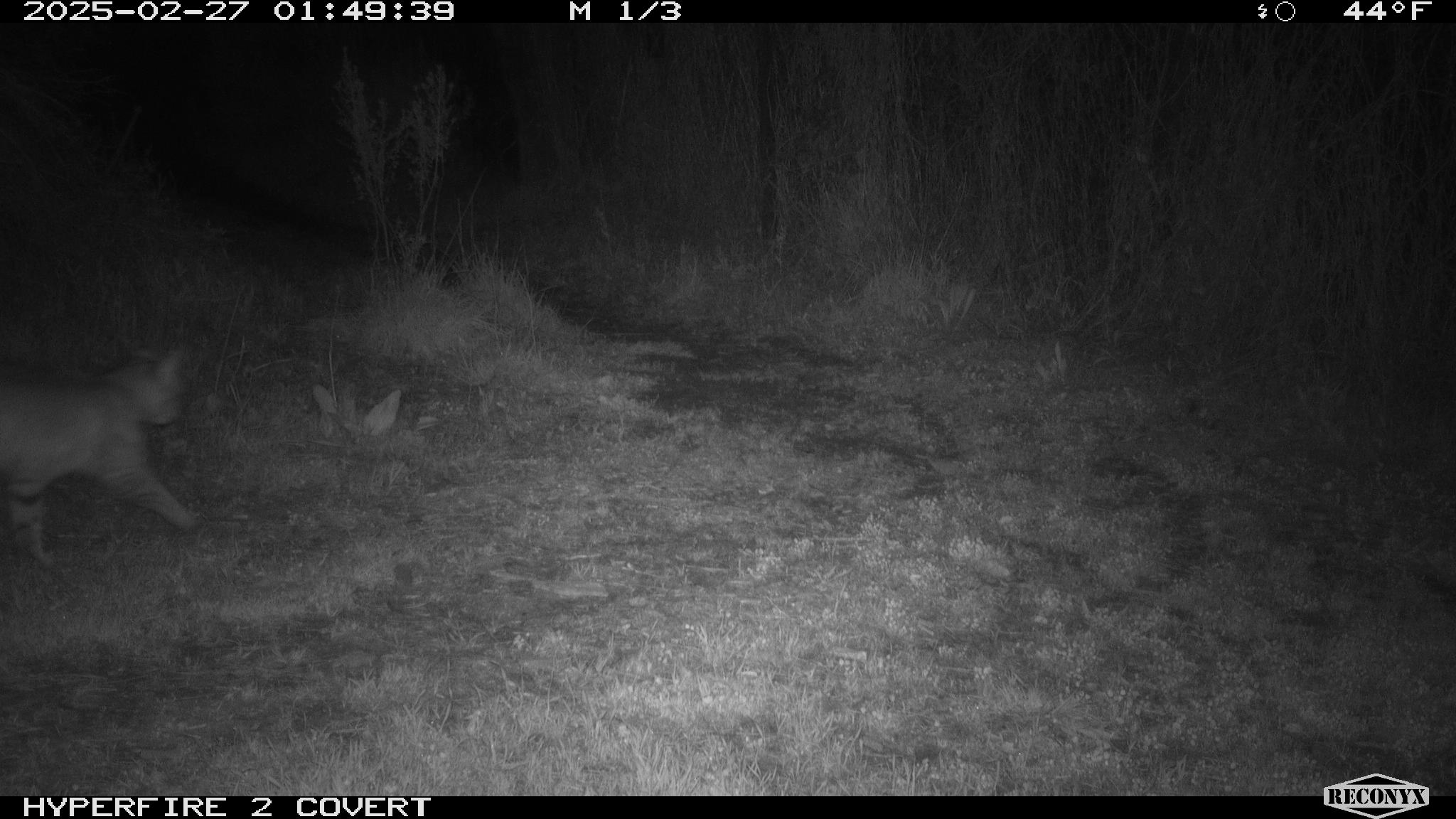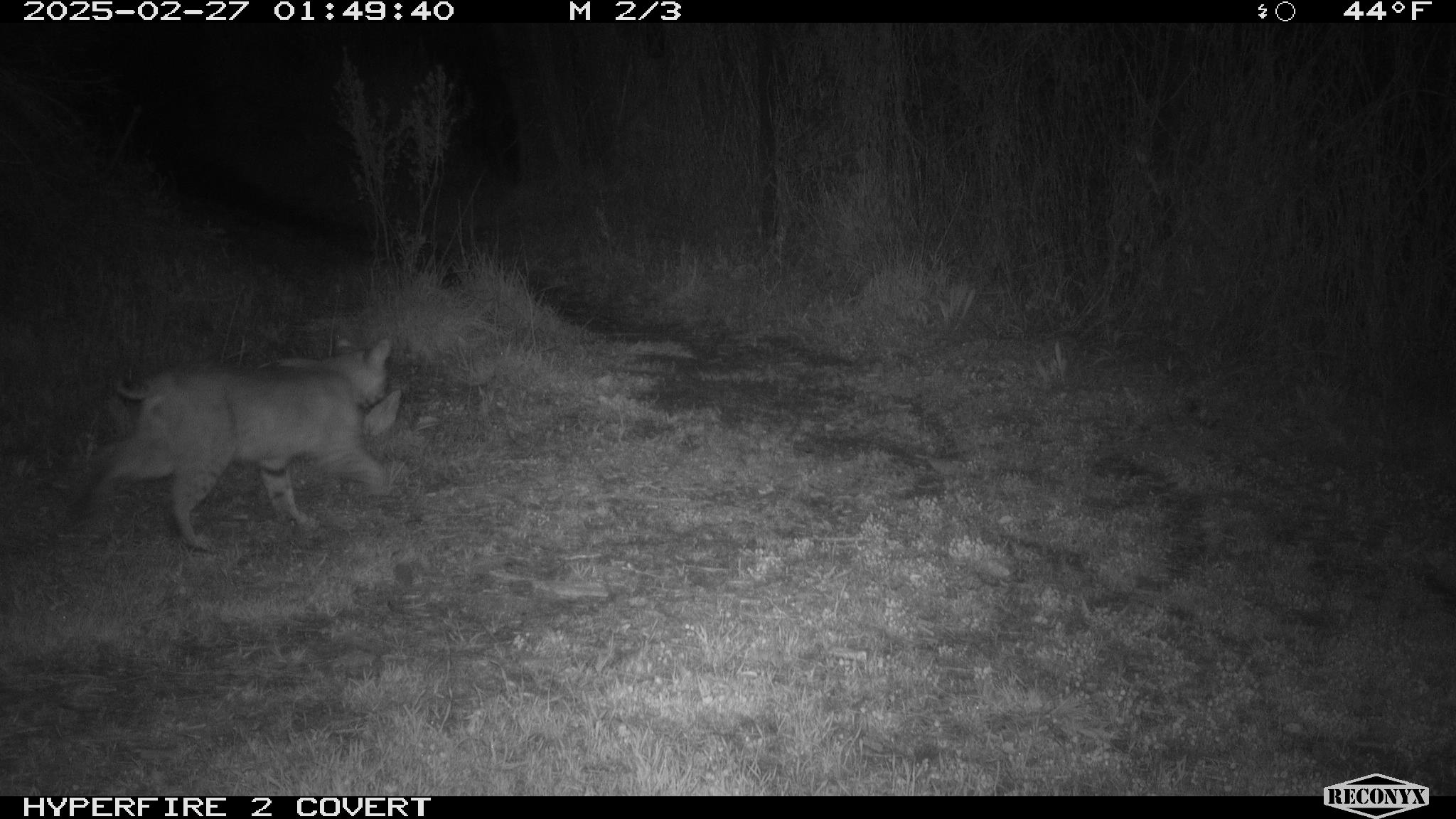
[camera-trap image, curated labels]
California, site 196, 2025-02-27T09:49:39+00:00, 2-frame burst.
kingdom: Animalia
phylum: Chordata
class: Mammalia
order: Carnivora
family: Felidae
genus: Lynx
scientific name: Lynx rufus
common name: bobcat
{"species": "bobcat (Lynx rufus)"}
================
Task
Could you transcribe the material above exactly, keeping every picture out?

Solution to this task
[camera-trap image, curated labels]
California, site 196, 2025-02-27T09:49:39+00:00, 2-frame burst.
kingdom: Animalia
phylum: Chordata
class: Mammalia
order: Carnivora
family: Felidae
genus: Lynx
scientific name: Lynx rufus
common name: bobcat
{"species": "bobcat (Lynx rufus)"}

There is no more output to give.